_Assignment_. All that should be output is the block of lines below from the line with "scientific name: Mammalia" to the line with "class: Aves", both included, exactly as written.

--------------------

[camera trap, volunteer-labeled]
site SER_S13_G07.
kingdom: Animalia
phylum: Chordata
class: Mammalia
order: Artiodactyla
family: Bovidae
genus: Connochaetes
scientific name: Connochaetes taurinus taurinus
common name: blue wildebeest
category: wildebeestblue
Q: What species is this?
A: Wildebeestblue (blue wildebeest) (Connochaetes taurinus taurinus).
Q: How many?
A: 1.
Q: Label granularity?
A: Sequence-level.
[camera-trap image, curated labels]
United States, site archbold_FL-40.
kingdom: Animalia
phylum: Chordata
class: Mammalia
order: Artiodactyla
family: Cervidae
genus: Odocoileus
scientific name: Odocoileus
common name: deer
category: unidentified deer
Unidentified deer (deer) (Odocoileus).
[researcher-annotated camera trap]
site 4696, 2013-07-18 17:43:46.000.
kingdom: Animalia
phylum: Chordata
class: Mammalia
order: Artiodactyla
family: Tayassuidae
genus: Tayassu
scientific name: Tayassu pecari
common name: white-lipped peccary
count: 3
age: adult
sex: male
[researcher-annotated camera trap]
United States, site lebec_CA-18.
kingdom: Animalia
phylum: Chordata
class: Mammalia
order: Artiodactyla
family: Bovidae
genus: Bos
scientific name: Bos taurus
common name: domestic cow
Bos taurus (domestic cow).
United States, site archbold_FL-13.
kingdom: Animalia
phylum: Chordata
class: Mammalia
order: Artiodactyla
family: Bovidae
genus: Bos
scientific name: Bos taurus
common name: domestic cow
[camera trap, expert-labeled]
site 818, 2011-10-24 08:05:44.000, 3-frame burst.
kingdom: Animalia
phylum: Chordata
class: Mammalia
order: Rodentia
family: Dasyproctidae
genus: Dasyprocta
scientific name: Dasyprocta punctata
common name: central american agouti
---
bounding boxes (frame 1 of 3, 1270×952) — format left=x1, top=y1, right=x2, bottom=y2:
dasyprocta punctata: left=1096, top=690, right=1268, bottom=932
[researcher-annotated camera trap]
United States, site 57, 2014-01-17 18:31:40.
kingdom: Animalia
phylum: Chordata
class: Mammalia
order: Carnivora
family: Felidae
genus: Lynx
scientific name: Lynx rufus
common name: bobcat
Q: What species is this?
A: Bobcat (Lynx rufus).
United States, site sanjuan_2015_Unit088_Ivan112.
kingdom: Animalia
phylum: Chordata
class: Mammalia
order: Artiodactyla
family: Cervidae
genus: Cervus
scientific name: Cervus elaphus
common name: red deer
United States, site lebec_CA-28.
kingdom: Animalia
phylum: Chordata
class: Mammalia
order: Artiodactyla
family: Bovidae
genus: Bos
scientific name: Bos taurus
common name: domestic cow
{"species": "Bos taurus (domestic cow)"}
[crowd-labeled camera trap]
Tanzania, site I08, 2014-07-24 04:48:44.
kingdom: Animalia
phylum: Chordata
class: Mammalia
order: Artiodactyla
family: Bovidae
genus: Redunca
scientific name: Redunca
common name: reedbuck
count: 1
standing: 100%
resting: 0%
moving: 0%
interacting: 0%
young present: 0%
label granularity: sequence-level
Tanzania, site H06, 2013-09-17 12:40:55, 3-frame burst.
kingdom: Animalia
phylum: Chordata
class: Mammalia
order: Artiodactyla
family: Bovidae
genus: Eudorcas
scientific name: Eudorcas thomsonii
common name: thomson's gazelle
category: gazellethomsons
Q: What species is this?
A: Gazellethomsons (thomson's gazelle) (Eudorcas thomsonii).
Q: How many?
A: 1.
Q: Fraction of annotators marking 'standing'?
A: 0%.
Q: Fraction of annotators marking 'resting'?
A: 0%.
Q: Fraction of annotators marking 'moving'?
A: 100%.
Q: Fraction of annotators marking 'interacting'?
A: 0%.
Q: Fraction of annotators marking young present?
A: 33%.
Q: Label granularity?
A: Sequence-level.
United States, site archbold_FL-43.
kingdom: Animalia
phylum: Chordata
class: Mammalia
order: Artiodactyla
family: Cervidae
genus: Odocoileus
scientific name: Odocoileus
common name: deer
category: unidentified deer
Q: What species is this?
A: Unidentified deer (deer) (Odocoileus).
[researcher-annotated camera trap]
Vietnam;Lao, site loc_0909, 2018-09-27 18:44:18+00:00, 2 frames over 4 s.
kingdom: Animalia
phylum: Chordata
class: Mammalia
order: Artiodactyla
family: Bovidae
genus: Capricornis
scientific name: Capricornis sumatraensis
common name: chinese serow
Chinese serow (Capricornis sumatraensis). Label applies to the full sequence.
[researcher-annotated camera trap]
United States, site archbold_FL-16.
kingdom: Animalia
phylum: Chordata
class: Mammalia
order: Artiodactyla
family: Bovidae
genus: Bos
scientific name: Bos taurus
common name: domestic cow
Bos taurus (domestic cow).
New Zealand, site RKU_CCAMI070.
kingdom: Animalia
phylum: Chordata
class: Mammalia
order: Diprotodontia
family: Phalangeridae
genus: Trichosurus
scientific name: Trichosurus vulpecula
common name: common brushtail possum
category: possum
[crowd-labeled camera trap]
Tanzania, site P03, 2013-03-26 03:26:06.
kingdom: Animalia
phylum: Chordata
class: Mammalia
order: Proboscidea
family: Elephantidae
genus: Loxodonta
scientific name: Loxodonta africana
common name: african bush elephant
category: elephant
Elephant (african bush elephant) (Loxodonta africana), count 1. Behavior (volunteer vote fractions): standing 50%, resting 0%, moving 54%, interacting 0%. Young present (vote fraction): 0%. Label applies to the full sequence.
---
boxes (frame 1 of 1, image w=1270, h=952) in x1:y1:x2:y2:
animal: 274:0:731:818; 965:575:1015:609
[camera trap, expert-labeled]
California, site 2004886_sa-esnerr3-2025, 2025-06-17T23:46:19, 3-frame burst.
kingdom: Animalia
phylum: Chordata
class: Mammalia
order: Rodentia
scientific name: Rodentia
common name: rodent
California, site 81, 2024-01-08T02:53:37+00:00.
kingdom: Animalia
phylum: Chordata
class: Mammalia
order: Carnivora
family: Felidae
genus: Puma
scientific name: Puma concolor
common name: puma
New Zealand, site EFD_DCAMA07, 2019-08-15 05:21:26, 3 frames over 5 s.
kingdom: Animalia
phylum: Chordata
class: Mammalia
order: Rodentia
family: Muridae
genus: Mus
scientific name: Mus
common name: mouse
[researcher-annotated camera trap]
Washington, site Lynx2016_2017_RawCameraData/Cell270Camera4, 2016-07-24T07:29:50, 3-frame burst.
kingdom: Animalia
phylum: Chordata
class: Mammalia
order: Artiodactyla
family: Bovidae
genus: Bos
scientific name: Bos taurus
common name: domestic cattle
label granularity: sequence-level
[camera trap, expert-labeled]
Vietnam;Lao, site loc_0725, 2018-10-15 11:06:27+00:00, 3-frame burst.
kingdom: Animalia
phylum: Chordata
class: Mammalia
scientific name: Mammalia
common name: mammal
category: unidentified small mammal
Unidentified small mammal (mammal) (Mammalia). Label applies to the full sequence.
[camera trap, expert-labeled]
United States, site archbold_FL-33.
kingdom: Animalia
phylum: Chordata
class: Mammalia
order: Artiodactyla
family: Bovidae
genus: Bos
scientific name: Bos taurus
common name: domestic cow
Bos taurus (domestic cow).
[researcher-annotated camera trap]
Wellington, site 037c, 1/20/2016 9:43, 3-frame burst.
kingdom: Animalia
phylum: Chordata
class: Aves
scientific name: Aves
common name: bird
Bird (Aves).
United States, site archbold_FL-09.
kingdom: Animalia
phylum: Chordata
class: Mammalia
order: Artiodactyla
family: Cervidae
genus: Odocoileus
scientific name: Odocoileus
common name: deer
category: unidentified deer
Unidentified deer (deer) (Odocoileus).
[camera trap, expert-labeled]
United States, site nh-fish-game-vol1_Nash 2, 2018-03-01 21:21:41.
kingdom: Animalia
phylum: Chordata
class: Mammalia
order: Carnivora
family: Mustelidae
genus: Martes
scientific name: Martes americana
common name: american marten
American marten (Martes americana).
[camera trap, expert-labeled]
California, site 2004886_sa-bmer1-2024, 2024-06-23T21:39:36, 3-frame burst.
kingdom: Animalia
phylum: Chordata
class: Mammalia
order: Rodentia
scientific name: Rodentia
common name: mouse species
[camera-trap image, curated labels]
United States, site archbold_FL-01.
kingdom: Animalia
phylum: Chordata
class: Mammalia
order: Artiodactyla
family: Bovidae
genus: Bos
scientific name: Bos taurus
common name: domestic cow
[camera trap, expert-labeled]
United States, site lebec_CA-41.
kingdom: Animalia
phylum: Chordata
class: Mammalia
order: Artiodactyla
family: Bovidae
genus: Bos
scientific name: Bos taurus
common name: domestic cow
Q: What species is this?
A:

--------------------

_Task answer_.
scientific name: Mammalia
common name: mammal
category: unidentified small mammal
Unidentified small mammal (mammal) (Mammalia). Label applies to the full sequence.
[camera trap, expert-labeled]
United States, site archbold_FL-33.
kingdom: Animalia
phylum: Chordata
class: Mammalia
order: Artiodactyla
family: Bovidae
genus: Bos
scientific name: Bos taurus
common name: domestic cow
Bos taurus (domestic cow).
[researcher-annotated camera trap]
Wellington, site 037c, 1/20/2016 9:43, 3-frame burst.
kingdom: Animalia
phylum: Chordata
class: Aves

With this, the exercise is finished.